Na Terça passei pelo exame de Qualificação. 14:00 horas, Departamento de História da USP. Fui cedo para a faculdade e fiquei na biblioteca lendo umas poesias do Roberto Piva, tendo idéias para textos que quero escrever neste blog. Fui almoçar no restaurante da Física e me entupi de comida árabe (arroz temperado com hortelã e alho, tabule, kibe de forno e salada de alface), sobrando espaço só para o café. Voltando para a História, senti que estava muito feliz e, ao mesmo tempo, muito solitário. Foi estranho sentir isto. Tinha um tesouro nas mãos, uma alegria forte e acalentadora, mas não conseguia encontrar ninguém para dividir tudo aquilo. Cheguei a invejar os casais de namorados que eu cruzava pelo caminho. Ali vi que estava realmente sozinho, ou melhor, só com minhas idéias. Sem dramas. Subi a Rua do Matão, que sempre está quieta e fresca, cantarolando sambas do Adoniran.

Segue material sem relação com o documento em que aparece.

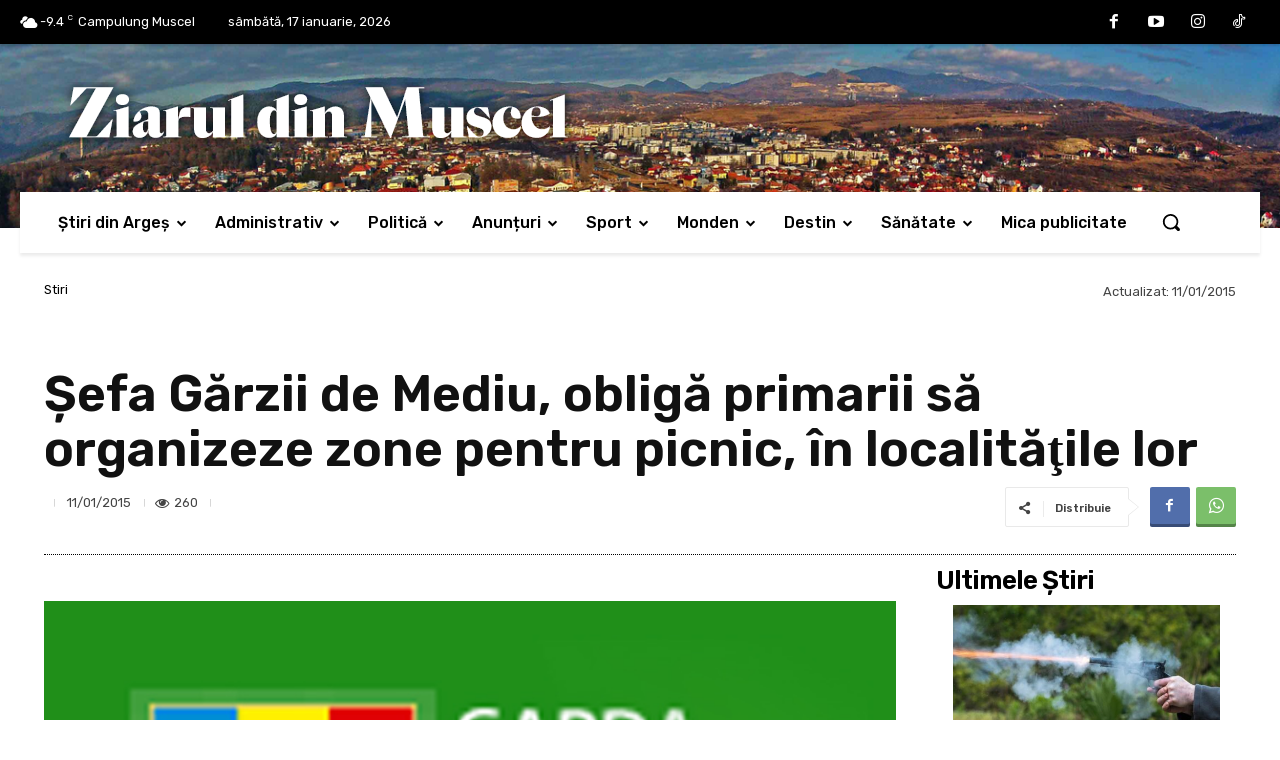

--- FILE ---
content_type: text/html; charset=UTF-8
request_url: https://www.ziaruldinmuscel.ro/wp-admin/admin-ajax.php
body_size: -333
content:
{"post_id":30685,"counted":true,"storage":{"name":["pvc_visits[0]"],"value":["1768628003b30685"],"expiry":[1768628003]},"type":"post"}

--- FILE ---
content_type: text/html; charset=utf-8
request_url: https://www.google.com/recaptcha/api2/aframe
body_size: 267
content:
<!DOCTYPE HTML><html><head><meta http-equiv="content-type" content="text/html; charset=UTF-8"></head><body><script nonce="UeUWvOyODJDfwSEzDc1u6w">/** Anti-fraud and anti-abuse applications only. See google.com/recaptcha */ try{var clients={'sodar':'https://pagead2.googlesyndication.com/pagead/sodar?'};window.addEventListener("message",function(a){try{if(a.source===window.parent){var b=JSON.parse(a.data);var c=clients[b['id']];if(c){var d=document.createElement('img');d.src=c+b['params']+'&rc='+(localStorage.getItem("rc::a")?sessionStorage.getItem("rc::b"):"");window.document.body.appendChild(d);sessionStorage.setItem("rc::e",parseInt(sessionStorage.getItem("rc::e")||0)+1);localStorage.setItem("rc::h",'1768628004390');}}}catch(b){}});window.parent.postMessage("_grecaptcha_ready", "*");}catch(b){}</script></body></html>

A banca foi composta pelos professores Dra. Maria Luiza Corassin, Dr. Francisco Murari Pires e Dr. Norberto Guarinello, meu orientador. Todos fizeram observações rigorosas e atentas ao meu trabalho, contribuindo com novas possibilidades e leituras que eu não me cansava de agradecer. Foram generosos, instigantes e responsáveis, revelando um “tipo” de intelectual que me seduz e inspira. Fiquei feliz por ser professor, reconfortado com o diálogo que tive com eles, sentindo que ainda posso e devo acreditar na minha profissão, que ela é significativa e importante para os meus sentimentos e para o mundo.

No resto da semana tive muitas emoções gastronômicas e afetivas, além de uma investida pesada nas bibliotecas da USP. Estive hospedado no apartamento dos meus amigos Luisão e Leandro (Gnomo). Estes dois são tão importantes em minha vida que nem sei muito bem como agradecer tanta amizade. Pizza, samba, Teodoro, Frei Caneca, Augusta e Madalena. Cerveja gelada e trabalho na manhã seguinte. Como nós conseguimos levar a semana toda permanece um mistério?

(Comprei o DVD do filme “As Invasões Bárbaras” e um livro do Foucault. Estou com umas inquietações que, temperadas e estruturadas, podem render um novo e estudo. Penso no que o filósofo francês pode me ajudar e fico excitado.)

O ruim de não estar em Sampa está nas pessoas que estou deixando de encontrar diariamente. Falo especialmente do Miguel Palmeira, do Fábio Joly e do Rafael Benthien. Queria estar com eles em algum grupo de estudos, aprendendo mais sobre Finley, Tácito e o sublime da tragédia grega. Também sobraria espaço e tempo (história) para cerveja, samba, futebol e muita piada.

Paciência. Estou mandando uns currículos e procurando novas possibilidades. Preciso de alunos, de dinheiro, de amigos e um tempo para cuidar das minhas idéias. Na verdade eu mereço isto!

(Tenho outras coisas para escrever sobre estas duas semanas. Tive muitas idéias que anotei em meu caderninho e que guardei na cabeça. Lembrei de tanta gente, de tantas situações... Preciso de vida, pulsando, correndo, trombando...)

(É sempre assim. Meu coração fica apertadinho quando tenho que ficar sozinho com minhas idéias e com um mundo de possibilidades que eu não consigo alcançar. Tantos fragmentos pequeninos, saudades gigantescas e sonhos retidos. Continuo cometendo o crime de censurar minhas ilusões de um futuro mais promissor. A Maria me pede calma e o Gnomo escuta com atenção. Estou cansado e preciso de uma boca para beijar, de uma cabeça para entender e de um corpo para explorar.)